Tawni O’Dell is the New York Times bestselling author of five novels including Back Roads, which was an Oprah’s Book Club pick and a Book-of-the-Month Club Main Selection. Back Roads is currently in development to be made into a film by Michael Ohoven, the producer of the Academy-Award-winning, Capote. She is also a contributor to several anthologies including Becoming Myself: Reflections on Growing Up Female. Her works have been published in over 40 countries.

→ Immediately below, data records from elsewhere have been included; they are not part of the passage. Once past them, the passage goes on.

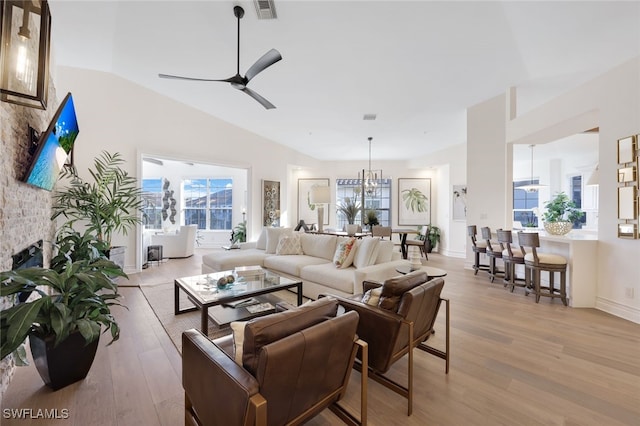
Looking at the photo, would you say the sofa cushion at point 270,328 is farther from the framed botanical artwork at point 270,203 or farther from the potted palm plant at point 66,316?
the framed botanical artwork at point 270,203

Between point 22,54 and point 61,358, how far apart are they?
6.75ft

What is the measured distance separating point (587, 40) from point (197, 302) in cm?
518

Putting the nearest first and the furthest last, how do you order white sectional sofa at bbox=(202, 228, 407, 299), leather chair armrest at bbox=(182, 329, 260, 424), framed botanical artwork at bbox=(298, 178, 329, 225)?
leather chair armrest at bbox=(182, 329, 260, 424) < white sectional sofa at bbox=(202, 228, 407, 299) < framed botanical artwork at bbox=(298, 178, 329, 225)

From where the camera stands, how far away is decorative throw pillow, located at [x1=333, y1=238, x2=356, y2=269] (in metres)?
3.67

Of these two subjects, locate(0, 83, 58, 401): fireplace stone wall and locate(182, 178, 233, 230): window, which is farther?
locate(182, 178, 233, 230): window

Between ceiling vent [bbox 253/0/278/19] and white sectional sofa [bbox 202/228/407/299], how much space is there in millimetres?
2868

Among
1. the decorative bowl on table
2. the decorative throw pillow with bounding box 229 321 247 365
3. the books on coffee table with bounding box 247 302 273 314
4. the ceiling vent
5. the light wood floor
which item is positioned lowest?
the light wood floor

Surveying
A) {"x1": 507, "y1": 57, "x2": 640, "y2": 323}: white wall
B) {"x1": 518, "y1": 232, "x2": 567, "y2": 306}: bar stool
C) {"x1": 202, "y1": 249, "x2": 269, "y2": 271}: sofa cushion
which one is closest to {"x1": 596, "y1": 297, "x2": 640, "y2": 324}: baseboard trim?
{"x1": 507, "y1": 57, "x2": 640, "y2": 323}: white wall

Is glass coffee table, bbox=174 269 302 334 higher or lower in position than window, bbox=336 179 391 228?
lower

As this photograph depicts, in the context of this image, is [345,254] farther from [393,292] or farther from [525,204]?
[525,204]

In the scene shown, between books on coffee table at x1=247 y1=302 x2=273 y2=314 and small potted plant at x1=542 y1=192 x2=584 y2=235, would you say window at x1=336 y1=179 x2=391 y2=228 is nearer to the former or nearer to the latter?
small potted plant at x1=542 y1=192 x2=584 y2=235

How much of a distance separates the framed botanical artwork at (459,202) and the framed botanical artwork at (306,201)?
3.76 m

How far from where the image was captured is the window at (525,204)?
7.65 metres

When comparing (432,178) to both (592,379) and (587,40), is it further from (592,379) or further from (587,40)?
(592,379)
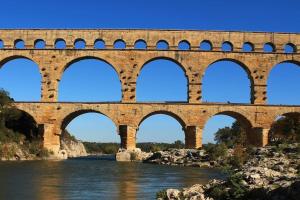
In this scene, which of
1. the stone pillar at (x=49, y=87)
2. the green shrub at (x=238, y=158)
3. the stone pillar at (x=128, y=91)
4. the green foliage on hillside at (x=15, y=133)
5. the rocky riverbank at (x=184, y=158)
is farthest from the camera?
the stone pillar at (x=49, y=87)

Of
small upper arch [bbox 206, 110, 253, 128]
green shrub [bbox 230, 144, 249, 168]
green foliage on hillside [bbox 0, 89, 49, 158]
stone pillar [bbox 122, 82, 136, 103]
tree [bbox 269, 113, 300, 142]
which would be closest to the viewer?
green shrub [bbox 230, 144, 249, 168]

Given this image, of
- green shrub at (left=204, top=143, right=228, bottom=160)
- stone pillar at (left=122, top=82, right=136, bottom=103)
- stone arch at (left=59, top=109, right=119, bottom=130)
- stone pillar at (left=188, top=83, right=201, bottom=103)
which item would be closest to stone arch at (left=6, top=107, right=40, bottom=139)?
stone arch at (left=59, top=109, right=119, bottom=130)

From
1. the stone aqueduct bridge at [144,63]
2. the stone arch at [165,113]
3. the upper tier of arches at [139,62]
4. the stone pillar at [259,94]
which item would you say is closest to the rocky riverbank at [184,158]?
the stone arch at [165,113]

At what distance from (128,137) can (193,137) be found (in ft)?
19.3

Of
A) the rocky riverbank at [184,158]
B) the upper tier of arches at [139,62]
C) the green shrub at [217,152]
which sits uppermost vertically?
the upper tier of arches at [139,62]

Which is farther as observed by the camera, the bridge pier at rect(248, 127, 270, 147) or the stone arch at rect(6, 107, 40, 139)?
the stone arch at rect(6, 107, 40, 139)

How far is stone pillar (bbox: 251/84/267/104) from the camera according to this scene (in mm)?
44938

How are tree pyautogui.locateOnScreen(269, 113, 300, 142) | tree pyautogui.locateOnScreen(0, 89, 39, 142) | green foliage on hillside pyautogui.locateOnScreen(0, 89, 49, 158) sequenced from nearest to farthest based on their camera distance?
1. green foliage on hillside pyautogui.locateOnScreen(0, 89, 49, 158)
2. tree pyautogui.locateOnScreen(0, 89, 39, 142)
3. tree pyautogui.locateOnScreen(269, 113, 300, 142)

Tawni was born and raised in the coal-mining region of western Pennsylvania, the territory she writes about with such striking authenticity. She graduated from Northwestern University with a degree in journalism and spent many years living in the Chicago area before moving back to Pennsylvania with her two children.
From the New York Times bestselling author of Back Roads comes a fast-paced literary thriller about a forensic psychologist forced to face his own demons after discovering his small hometown terrorized by a serial killer.
Dr. Sheridan Doyle—a fastidiously groomed and TV-friendly forensic psychologist—is the go-to shrink for the Philadelphia District Attorney’s office whenever a twisted killer’s mind eludes other experts. But beneath his Armani pinstripes, he’s still Danny Doyle, the awkward, terrified, bullied boy from a blue-collar mining family, plagued by panic attacks and haunted by the tragic death of his little sister and mental unraveling of his mother years ago.
Returning to a hometown grappling with its own ghosts, Danny finds a dead body at the infamous Lost Creek gallows where a band of rebellious Irish miners was once executed. Strangely, the body is connected to the wealthy family responsible for the miners' deaths. Teaming up with veteran detective Rafe, a father-like figure from his youth, Danny—in pursuit of a killer—comes dangerously close to startling truths about his family, his past, and himself.
In this masterfully told psychological thriller in the vein of Gillian Flynn’s Gone Girl, the past and present collide to put Lost Creek’s long-lived ghosts to bed.